The recent documentary by the BBC on the 2002 Gujarat riots has brought into sharp focus the role of public broadcasting and its future. Pertinent questions have been raised on whether the BBC, which is funded through licence fees and grants from the British government, was complying with its mandate and charter of fairness and public service. The issue gains significance in the context of an intense debate within the UK and across Europe on how and why public broadcasting should be funded. Specifically in the UK, the BBC has seen substantial cuts in its public funding, resulting in its dropping of several services amid allegations of political bias in its editorial approach. In 2020, when its reportage on violence in Delhi in the wake of an anti-Citizenship Amendment Act (CAA) agitation had provoked strong reactions, I had written a protest letter to its then director general; I had highlighted the principle that as vehicles of public diplomacy, it is important that public broadcasters respect the sovereignty of the nations they serve while collaborating beyond borders for the greater global good. The BBC’s documentary and its reporting from India on both the pandemic and 2020 Delhi riots was violative of this principle and tantamount to a foreign policy pursuit to the detriment of mutual relations between the two countries.
Its regression to click-bait journalism and polemical reporting on the domestic politics of other nations needs to be seen from the perspective of its funding model. While the BBC is the UK’s public service broadcaster, its global operations are through a commercial entity. With public funding squeezed, it seems keen to expand its international commercial revenues by injecting itself into controversial subjects in other nations. Given the well-documented history of its collaboration with agencies of the British state, the line is fast blurring between its public broadcasting and commercial interests, raising questions on its motives and editorial agenda.

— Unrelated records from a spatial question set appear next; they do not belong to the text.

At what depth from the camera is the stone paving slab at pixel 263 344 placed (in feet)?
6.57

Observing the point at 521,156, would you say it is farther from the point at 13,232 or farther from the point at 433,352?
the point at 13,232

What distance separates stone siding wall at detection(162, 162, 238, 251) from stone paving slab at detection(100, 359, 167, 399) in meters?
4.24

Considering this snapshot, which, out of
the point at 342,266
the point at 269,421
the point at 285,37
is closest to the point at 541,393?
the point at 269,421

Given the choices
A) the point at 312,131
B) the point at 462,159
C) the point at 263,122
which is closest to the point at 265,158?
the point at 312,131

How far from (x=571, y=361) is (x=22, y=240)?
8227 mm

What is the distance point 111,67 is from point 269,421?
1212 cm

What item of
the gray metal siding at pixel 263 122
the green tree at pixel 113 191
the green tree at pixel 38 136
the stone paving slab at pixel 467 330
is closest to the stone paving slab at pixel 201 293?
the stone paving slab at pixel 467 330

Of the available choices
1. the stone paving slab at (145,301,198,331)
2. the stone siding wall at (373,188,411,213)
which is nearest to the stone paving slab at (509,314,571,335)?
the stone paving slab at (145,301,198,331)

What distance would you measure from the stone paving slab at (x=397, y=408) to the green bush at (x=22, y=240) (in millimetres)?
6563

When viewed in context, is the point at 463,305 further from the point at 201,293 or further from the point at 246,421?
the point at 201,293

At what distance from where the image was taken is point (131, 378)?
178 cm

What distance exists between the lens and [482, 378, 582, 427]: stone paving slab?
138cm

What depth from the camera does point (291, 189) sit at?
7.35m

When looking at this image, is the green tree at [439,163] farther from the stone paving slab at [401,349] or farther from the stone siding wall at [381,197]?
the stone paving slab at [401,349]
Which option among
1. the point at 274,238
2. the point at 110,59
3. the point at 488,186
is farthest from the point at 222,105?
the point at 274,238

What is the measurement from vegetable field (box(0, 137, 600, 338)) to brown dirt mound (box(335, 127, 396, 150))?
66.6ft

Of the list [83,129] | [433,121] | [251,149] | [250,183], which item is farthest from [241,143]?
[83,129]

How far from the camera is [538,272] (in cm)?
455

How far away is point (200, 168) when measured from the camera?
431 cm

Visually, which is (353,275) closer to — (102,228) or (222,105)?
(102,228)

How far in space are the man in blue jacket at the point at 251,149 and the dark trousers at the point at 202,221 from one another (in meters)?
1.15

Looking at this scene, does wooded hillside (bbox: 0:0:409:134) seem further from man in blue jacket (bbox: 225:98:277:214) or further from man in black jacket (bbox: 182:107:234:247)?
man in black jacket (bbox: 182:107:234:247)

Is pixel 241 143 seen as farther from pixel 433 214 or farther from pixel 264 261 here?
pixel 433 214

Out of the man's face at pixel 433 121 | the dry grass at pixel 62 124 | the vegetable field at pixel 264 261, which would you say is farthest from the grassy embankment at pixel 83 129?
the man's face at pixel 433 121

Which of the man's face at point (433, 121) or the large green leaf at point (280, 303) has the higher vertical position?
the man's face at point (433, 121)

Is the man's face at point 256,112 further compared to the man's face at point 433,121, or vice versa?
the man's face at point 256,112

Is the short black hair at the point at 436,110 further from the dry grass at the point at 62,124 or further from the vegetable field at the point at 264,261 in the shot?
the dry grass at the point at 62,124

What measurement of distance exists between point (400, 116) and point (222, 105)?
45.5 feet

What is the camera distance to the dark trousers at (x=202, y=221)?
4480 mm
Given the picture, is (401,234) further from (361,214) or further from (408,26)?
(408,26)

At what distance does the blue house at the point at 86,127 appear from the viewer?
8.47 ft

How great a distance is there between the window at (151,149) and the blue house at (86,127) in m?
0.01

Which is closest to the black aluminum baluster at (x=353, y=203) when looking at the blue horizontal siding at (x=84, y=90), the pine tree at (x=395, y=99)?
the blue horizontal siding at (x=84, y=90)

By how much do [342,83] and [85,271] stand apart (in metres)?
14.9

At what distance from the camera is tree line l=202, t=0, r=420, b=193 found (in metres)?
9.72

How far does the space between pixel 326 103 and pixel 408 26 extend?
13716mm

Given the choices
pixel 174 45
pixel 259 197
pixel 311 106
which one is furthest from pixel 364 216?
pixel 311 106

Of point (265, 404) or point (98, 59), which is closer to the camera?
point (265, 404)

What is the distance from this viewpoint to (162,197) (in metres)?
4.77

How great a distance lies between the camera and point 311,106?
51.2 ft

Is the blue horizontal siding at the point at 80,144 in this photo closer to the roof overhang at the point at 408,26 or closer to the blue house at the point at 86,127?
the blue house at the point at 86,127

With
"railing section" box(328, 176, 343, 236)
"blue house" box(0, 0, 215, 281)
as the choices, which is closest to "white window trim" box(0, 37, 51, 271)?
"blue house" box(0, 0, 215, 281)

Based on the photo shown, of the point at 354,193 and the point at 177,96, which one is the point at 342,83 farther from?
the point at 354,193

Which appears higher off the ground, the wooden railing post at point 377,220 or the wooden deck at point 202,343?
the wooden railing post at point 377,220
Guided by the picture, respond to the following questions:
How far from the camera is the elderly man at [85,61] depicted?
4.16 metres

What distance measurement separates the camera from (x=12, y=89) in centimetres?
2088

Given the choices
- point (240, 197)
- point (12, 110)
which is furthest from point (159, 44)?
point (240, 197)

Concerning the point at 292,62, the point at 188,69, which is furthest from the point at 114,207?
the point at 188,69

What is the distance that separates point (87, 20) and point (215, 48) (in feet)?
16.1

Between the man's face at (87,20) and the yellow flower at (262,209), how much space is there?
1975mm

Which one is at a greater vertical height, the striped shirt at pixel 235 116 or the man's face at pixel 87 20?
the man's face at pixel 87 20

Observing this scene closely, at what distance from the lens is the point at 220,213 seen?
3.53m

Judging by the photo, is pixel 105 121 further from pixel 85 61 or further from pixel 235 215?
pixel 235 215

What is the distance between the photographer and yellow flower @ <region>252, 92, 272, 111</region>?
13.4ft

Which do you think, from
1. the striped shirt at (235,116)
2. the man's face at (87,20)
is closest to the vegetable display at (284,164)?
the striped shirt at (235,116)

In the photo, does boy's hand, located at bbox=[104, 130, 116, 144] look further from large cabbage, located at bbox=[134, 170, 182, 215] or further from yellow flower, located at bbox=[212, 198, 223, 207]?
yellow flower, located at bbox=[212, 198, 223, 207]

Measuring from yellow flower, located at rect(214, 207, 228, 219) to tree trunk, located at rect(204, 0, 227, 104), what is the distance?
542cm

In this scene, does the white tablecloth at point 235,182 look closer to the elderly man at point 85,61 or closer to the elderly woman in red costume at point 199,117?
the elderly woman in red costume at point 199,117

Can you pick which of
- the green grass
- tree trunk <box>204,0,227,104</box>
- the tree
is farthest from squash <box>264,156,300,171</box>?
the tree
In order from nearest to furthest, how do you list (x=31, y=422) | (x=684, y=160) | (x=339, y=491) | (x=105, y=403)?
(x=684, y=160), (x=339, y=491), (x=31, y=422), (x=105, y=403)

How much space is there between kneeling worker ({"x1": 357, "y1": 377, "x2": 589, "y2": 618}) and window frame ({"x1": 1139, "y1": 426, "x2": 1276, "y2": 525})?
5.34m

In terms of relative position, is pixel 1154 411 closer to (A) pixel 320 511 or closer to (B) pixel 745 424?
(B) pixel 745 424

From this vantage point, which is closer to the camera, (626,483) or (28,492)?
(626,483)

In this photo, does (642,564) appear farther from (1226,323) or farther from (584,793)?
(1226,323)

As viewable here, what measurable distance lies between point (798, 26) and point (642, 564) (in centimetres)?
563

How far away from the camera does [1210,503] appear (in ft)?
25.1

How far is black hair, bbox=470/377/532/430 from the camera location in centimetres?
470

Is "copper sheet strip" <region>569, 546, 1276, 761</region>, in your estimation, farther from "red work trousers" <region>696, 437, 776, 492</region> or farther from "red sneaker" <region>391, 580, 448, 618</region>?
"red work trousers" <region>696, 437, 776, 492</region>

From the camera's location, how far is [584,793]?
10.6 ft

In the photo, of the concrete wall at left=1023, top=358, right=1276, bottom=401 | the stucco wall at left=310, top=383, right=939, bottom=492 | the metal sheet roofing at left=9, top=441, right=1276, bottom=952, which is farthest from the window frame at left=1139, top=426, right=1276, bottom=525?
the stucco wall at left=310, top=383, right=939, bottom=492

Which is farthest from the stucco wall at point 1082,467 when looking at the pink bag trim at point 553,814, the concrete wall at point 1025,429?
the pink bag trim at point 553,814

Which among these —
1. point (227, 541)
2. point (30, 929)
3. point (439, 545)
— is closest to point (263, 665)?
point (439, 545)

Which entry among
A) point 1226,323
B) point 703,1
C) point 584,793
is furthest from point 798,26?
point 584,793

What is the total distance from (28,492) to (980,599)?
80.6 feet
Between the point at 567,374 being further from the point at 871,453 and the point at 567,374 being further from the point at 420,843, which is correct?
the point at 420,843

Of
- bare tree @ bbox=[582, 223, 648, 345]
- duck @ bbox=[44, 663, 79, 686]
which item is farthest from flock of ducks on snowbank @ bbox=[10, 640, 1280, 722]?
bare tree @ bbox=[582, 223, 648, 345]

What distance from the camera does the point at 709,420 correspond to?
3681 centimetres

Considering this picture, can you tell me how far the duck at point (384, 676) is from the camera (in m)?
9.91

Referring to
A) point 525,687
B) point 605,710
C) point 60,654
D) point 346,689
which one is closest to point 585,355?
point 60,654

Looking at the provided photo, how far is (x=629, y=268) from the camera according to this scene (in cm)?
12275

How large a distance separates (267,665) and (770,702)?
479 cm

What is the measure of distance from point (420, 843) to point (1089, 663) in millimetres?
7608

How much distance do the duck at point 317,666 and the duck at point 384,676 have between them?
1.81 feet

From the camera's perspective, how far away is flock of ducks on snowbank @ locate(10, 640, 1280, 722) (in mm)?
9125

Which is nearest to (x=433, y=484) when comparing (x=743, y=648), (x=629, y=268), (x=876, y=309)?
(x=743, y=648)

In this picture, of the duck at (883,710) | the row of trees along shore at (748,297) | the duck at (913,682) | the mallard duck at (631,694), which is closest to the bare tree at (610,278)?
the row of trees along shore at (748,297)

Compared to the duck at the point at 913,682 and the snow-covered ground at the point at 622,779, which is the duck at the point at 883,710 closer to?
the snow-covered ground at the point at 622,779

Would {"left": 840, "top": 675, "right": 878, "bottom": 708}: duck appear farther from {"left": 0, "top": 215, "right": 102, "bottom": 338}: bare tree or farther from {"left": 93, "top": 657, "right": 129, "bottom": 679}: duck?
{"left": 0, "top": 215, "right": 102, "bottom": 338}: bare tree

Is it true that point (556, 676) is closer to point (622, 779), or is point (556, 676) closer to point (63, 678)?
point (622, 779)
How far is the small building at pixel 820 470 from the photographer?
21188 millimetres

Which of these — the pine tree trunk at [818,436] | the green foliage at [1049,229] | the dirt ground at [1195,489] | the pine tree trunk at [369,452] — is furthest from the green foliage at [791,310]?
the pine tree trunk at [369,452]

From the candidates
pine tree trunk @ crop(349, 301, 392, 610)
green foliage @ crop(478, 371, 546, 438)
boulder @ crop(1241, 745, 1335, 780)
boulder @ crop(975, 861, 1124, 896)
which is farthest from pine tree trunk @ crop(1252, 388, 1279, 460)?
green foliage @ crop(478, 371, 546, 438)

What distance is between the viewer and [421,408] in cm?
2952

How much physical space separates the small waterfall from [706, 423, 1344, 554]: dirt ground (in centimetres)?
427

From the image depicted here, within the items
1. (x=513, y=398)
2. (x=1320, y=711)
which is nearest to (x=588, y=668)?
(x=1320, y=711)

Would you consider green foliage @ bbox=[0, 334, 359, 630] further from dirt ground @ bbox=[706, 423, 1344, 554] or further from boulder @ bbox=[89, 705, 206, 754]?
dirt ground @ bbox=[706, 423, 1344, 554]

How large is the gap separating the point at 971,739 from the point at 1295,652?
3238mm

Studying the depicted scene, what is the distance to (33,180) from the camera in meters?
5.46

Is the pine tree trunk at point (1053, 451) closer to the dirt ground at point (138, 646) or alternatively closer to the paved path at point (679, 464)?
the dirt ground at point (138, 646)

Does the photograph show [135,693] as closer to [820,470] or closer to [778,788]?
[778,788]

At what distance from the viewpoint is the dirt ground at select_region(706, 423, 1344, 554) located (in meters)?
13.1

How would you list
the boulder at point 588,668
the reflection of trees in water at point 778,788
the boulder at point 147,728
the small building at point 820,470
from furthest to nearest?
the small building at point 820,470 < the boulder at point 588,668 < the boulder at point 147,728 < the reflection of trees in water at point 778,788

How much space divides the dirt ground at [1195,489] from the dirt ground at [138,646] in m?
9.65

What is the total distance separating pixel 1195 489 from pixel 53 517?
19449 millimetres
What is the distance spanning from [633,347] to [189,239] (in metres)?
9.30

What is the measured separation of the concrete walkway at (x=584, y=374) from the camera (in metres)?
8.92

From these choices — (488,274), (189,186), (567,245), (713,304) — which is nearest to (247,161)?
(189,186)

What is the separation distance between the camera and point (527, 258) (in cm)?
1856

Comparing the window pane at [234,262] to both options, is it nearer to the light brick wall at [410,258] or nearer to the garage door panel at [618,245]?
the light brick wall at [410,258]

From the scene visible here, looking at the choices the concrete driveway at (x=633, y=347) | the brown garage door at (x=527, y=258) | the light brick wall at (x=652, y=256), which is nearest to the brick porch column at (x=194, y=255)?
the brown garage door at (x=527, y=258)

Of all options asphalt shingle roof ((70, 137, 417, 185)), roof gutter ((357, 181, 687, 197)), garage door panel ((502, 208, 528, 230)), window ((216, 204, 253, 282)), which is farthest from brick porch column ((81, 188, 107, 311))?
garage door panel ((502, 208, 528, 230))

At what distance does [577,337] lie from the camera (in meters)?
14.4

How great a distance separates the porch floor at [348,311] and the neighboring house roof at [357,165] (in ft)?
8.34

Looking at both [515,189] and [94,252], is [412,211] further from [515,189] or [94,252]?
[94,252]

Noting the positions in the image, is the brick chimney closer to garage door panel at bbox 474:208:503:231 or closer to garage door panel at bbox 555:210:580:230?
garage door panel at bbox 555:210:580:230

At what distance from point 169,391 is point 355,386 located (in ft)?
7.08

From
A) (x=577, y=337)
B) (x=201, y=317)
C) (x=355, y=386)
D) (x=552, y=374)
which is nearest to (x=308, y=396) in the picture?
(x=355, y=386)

Its editorial drift is being directed by a larger technological undercurrent. With recent funding cuts and a contentious debate in the UK over the future of the BBC, its chief has gone on record mulling a streaming future for the BBC that could potentially move it away from broadcasting altogether.
The contrasting path being charted for the world’s oldest public broadcaster in comparison with India’s counterpart, Prasar Bharati, which recently received government approval for several thousand crores of funding to expand its broadcasting footprint, merits deeper examination. A BBC minus broadcasting would perhaps just be yet another British corporation. Yet, new demands of the digital era, with audiences shifting to digital feeds, are compelling broadcasters such as the BBC to review their place in the media landscape as also their ability to compete with exclusively online platforms such as Netflix and Amazon on entertainment and YouTube and Tik-Tok, among others, for news and user-generated content.
This shift to interactive on-demand consumption away from passive linear viewing raises an important question on the continued relevance of broadcasting as a public or even private service. We cannot deny the strategic importance of an ‘ability to broadcast’ as a counter to disinformation on the internet as well as insurance against an offensive strike on a nation’s communication infrastructure. With the fragmentation of audiences across apps and platforms and shrinking attention spans, it is also imperative to be able to directly reach audiences on their smart devices in case of emergencies, disasters and crises of significant public interest, as was evident during the recent pandemic. Given the risk to sovereign democracies from the geopolitics of techno-nationalism, where online platforms acting outside their jurisdictions can shut off access or algorithmically control content to the detriment of public and national interest, it is important to reinvent conventional broadcasting.
With direct-to-home platforms in India seeing a steady decline in subscriber bases and local cable operators staring at an existential threat, creative intervention is needed. Similar to how India in the late 1990s and early 2000s skipped digital terrestrial TV completely by directly moving from analogue terrestrial to satellite and cable, there is now a crucial window of opportunity for us to leapfrog to the future of smart broadcasting. This is possible with the convergence of broadcasting and broadband, leveraging emergent 5G standards and direct-to-mobile (D2M) technologies such as ATSC 3.0 to directly reach smart devices. The moment calls for a public-private initiative in India to remake broadcasting for a smart converged future that can result in a win-win business model for both the public broadcaster and private platforms, especially local cable operators.
The BBC’s editorial drift as it mulls a streaming future minus broadcasting are an early warning to India on the risks to its democracy from the geopolitics of techno-nationalism being played out through internet platforms.
The convergence of 5G and D2M broadcasting will offer a crucial strategic capability to insulate our democracy from foreign influences through the ability to directly deliver content of national interest to citizens on their mobile phones and smart devices.
Shashi Shekhar Vempati is the former CEO of Prasar Bharati.